§ **INFORMATION PROVIDED**
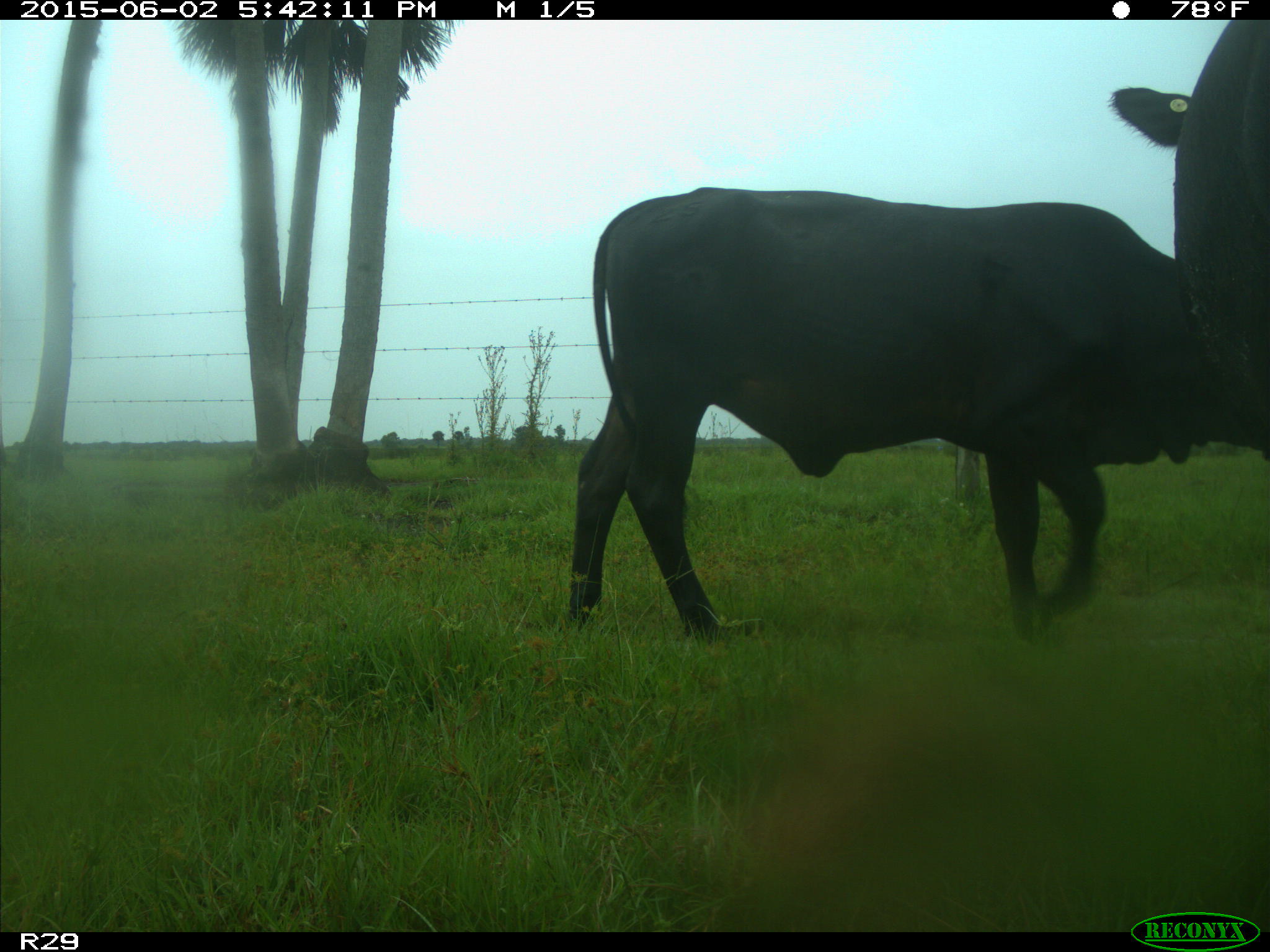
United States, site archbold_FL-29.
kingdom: Animalia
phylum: Chordata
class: Mammalia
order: Artiodactyla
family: Bovidae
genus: Bos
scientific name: Bos taurus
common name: domestic cow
Bos taurus (domestic cow).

§ **WHAT YOU NEED TO DO**
The required output is the exact sequence of lines from the one containing "order: Artiodactyla" through the end of the listing, both endpoints included.

§ **ANSWER TO THIS TASK**
order: Artiodactyla
family: Bovidae
genus: Bos
scientific name: Bos taurus
common name: domestic cow
Bos taurus (domestic cow).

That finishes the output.